While current KDOQI guidelines support starting incident ESRD patients with substantial KRU on incremental hemodialysis (HD), many of these patients are started on thrice-weekly HD regardless of KRU. Few studies have examined characteristics of diverse ESRD patients on incremental twice-weekly incident HD patients in the United States. We aimed to characterize a diverse cohort of ESRD patients started on incident HD and explore factors associated with their transition to conventional HD.

Methods

We conducted a case-series of 59 incident incremental HD patients at a local dialysis center, with patients observed from September 2021 to May 2022. Data such as KRU, incremental HD duration, HD schedule and demographics were extracted from EMR. Differences were examined across sex and ethnicity and across two subgroups- those who transitioned from incremental to conventional HD and those who did not.

Results

The cohort was 64% Hispanic and 41% female.
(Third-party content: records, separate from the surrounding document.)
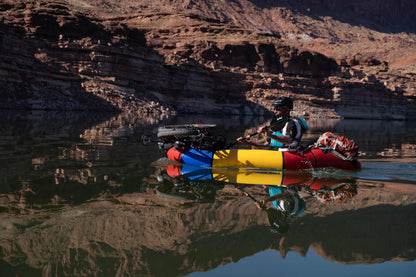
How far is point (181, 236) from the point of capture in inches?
156

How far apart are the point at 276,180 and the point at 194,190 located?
1839mm

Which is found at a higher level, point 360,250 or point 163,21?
point 163,21

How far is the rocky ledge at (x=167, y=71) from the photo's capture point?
3991 centimetres

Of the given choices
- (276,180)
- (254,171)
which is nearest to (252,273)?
(276,180)

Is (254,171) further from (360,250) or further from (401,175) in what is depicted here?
(360,250)

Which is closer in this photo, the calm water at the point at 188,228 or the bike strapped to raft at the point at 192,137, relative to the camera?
the calm water at the point at 188,228

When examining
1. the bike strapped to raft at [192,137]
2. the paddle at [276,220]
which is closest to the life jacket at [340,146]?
the bike strapped to raft at [192,137]

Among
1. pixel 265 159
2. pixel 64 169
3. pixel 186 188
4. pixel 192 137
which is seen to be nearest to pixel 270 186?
pixel 186 188

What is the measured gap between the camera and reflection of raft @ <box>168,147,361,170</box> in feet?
26.2

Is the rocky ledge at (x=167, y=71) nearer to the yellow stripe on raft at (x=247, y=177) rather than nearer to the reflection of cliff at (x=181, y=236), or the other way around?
the yellow stripe on raft at (x=247, y=177)

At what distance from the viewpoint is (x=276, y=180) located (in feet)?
23.1

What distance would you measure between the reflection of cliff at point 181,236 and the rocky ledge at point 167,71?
34478 mm

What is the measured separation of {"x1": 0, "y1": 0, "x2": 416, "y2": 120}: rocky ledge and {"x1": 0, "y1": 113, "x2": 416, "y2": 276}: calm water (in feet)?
109

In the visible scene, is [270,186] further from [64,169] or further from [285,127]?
[64,169]
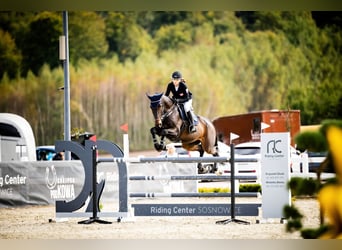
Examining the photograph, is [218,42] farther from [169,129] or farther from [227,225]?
[227,225]

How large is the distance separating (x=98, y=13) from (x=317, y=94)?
277 centimetres

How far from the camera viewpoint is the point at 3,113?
836 cm

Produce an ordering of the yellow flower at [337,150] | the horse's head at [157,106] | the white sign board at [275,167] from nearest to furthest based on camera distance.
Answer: the yellow flower at [337,150]
the white sign board at [275,167]
the horse's head at [157,106]

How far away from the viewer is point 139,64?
8.15 m

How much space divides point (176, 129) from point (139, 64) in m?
1.66

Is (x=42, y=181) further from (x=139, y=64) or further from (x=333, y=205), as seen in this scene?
(x=333, y=205)

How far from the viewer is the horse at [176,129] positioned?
6.62 m

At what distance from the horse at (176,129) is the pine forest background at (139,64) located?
0.49 metres

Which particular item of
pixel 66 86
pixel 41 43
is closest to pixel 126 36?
pixel 41 43

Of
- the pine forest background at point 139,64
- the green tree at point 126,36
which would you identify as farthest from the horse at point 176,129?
the green tree at point 126,36

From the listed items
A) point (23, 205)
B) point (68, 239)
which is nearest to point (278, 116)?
point (23, 205)

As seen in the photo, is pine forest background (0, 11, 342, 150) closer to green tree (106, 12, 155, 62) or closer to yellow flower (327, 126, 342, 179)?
green tree (106, 12, 155, 62)

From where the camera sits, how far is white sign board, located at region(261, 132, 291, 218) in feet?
18.6

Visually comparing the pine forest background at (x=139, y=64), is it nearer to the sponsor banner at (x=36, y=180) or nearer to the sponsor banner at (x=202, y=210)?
the sponsor banner at (x=36, y=180)
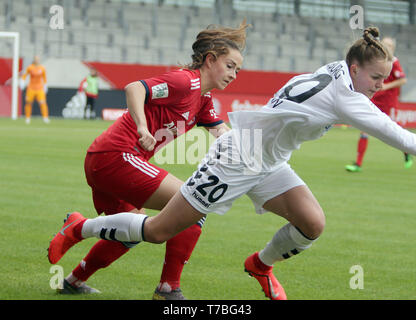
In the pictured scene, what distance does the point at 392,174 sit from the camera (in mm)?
13273

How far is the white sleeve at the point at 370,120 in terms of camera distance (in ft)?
13.3

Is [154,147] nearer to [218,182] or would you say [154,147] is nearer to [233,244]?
[218,182]

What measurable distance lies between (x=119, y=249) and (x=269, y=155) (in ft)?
3.99

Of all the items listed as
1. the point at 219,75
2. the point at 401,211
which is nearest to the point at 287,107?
the point at 219,75

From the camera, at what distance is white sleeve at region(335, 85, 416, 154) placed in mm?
4039

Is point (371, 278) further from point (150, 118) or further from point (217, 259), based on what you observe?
point (150, 118)

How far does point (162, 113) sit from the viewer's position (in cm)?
483

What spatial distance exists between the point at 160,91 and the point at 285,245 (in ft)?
4.30

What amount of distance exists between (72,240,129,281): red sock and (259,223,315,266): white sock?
962 millimetres

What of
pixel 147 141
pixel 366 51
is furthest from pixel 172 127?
pixel 366 51

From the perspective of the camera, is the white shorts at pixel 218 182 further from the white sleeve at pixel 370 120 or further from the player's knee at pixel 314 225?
the white sleeve at pixel 370 120

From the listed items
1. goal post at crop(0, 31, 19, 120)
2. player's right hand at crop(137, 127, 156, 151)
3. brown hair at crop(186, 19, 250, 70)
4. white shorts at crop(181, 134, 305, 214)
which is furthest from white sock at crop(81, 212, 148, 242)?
goal post at crop(0, 31, 19, 120)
Mean age at HD start and transition were 51.9 and 49.6 years, respectively. Thirty-eight (64.4%) patients transitioned to thrice-weekly HD, most often due to volume overload (34%). The most prevalent incremental HD schedules were Monday/Friday (42%) and Tuesday/Saturday (44%). Mean twice-weekly HD duration for transitioners was 47 weeks. Mean baseline and transition KRU were 3.8 and 1.7 mL/min./1.73m2, respectively. Non-Hispanic Whites had higher transition rates compared to Asians and Hispanics but these differences were not significant (p=0.12). Among transitioners, males had longer incremental HD duration (p=0.03), and females had higher transition rates by the 52-week mark (p=0.04). Median weeks-to-transition was 24.3 (95% CI: 20.5-30.0) for males and 16.0 (95% CI: 14.7-16.6) for females.

Conclusion

We characterized a diverse cohort of twice-weekly incremental HD patients. Differences in incremental HD duration and incremental-to-conventional HD transition rates across sex and ethnicity were identified. These findings can inform researchers and clinicians regarding disparities in incremental HD effects across diverse ESRD populations. More research is needed to further assess the long-term effects of incremental HD, particularly in underrepresented and underserved ESRD patient populations.